Die SPD sei vielleicht nicht mehr auf der Höhe der Zeit, meint Steinbrück. Foto: dpa

Ex-Kanzlerkandidat Peer Steinbrück zweifelt, ob die SPD noch auf der Höhe der Zeit ist – zu Recht, wie unser Kommentator Wolfgang Molitor findet.

Stuttgart/Berlin - Man könnte es Nachtreten nennen. Handfest zwischen zwei Buchdeckel gepresst und sorgenvoll in aufrichtige Analyse-Watte verpackt. So kennt man Peer Steinbrück. Geradlinig bis zur Selbstverliebtheit, bis zum erbettelten Missverständnis flapsig, ein Mann mit Ecken und Kanten, ein Kämpfer mit offenem Visier. So präsentierte sich der 68-jährige Sozialdemokrat schon immer. So sieht er sich noch heute. So hat er als Kanzlerkandidat die letzte Bundestagswahl verloren.

Steinbrück ist kein Mannschaftsspieler. Kein Wunder, dass er eine Niederlage im Team eher anderen in die Schuhe zu schieben versucht. Auflagensteigernd. Die SPD sei vielleicht nicht mehr auf der Höhe der Zeit, meint Steinbrück. Weil sich die Gesellschaft anders entwickle, als es die Parteistrategen wahrnähmen. Pluraler sei sie geworden, individualistischer, mit sich auflösenden Wählerblöcken, sagt der Ex-Kandidat. Das ist nichts Neues. Erst recht nichts Originelles. Sogar im Willy-Brandt-Haus hat man diese Veränderung wahrgenommen.

Gut möglich aber – da kann man Steinbrück durchaus folgen –, dass man dort noch immer weder den Mut noch die Mittel hat, um daraus die richtigen Konsequenzen zu ziehen. Ein hohes Kompetenzprofil im sozialen Bereich, eine daraus abgeleitete manchmal geradezu lebensfremde Umverteilungslust – das ist viel zu wenig, um neue und jüngere Wählerschichten für sich zu interessieren. Eine noch unveröffentlichte Infratest-Studie zeigt, dass es der SPD ungemein schwerfällt, Wähler zwischen 25 und 45 Jahren zurückzugewinnen – und das, obwohl die Partei in den ersten 16 Monaten der Großen Koalition zentrale Anliegen kraftvoll und geschlossen durchgesetzt hat, ob nun Mindestlohn, Rente mit 63, Mietpreisbremse oder Frauenquote.

Spektakuläre Randthemen. Schön, dass man sie hat. Aber ein Image als zukunftsgestaltende Kraft will daraus einfach nicht wachsen. Eher im Gegenteil und in allen Umfragen weit von jener 30-Prozent-Marke entfernt, die der SPD erst wieder eine reelle Chance im Wettlauf um die Kanzlerschaft eröffnen würde. Die Studie bescheinigt den Sozialdemokraten ein „gefühltes Desinteresse an der Lebenswirklichkeit der arbeitenden Mitte“, was nichts anderes heißt als das: Die SPD hat sich im Minderheitenspektrum vergaloppiert, lässt es an Wirtschaftskompetenz mangeln und löffelt dafür ohne Alleinstellungsmerkmal den sozialen Wohlfahrtsstaatsbrei, den eine CDU-Kanzlerin mittlerweile zwar etwas kalorienarmer, aber dafür bekömmlicher zubereiten zu können scheint.

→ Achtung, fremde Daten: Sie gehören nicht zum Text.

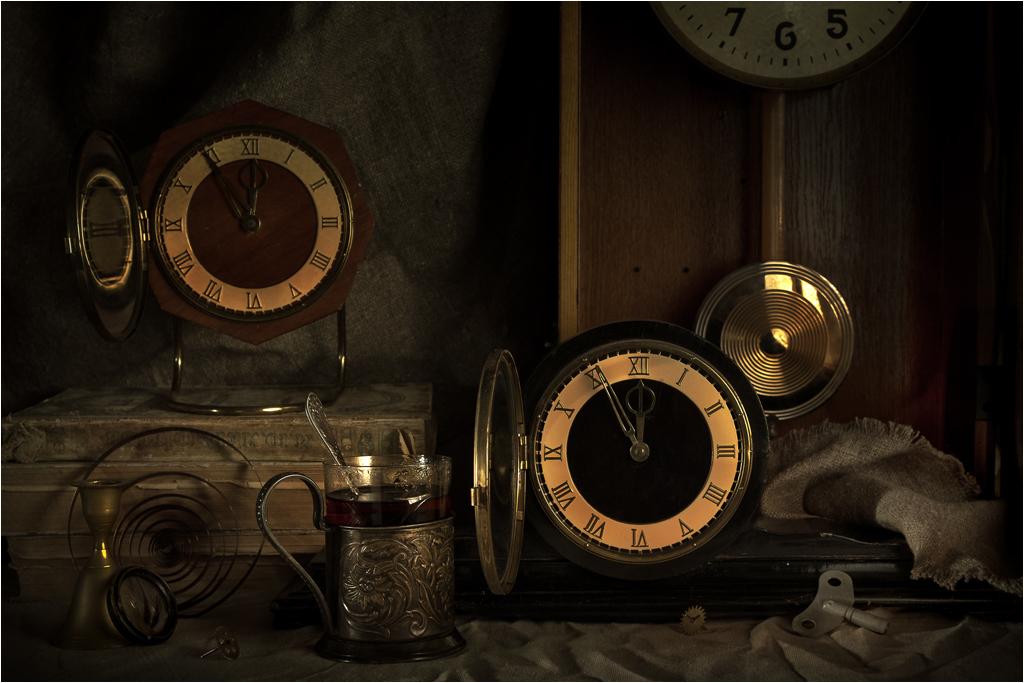 Еще идут старинные часы...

Eine Partei auf dem falschen Dampfer. Steinbrück sieht das ähnlich. Auch deshalb hält er die im Wahlkampf noch von ihm leidenschaftlich mitgetragene Rente mit 63 – zusammen mit der CSU-Mütterrente bis 2030 rund 160 Milliarden Euro teuer – für falsch. Doch sein Ruf, beide Beschlüsse für zwei Jahre auszusetzen, um die eingesparten 17 Milliarden für Investitionen einzusetzen, klingt schwach. Wie die mahnende Frage, ob unsere Kinder und Enkel solche Maßnahmen noch mit steigenden Beitragssätzen finanzieren können und wollen, ohne die Garantie zu haben, selber in den Genuss einer sicheren Altersversorgung zu kommen. Denn auch Steinbrück weiß: In der Zukunftsplanung der SPD spielt er keine Rolle mehr.

So nörgelt er ein bisschen herum, nicht ohne die Koketterie eines jeden Querschießers, ohne Parteichef Sigmar Gabriel infrage zu stellen. Distanziert solidarisch. Mehr kann die SPD von einem wie Steinbrück nicht erwarten.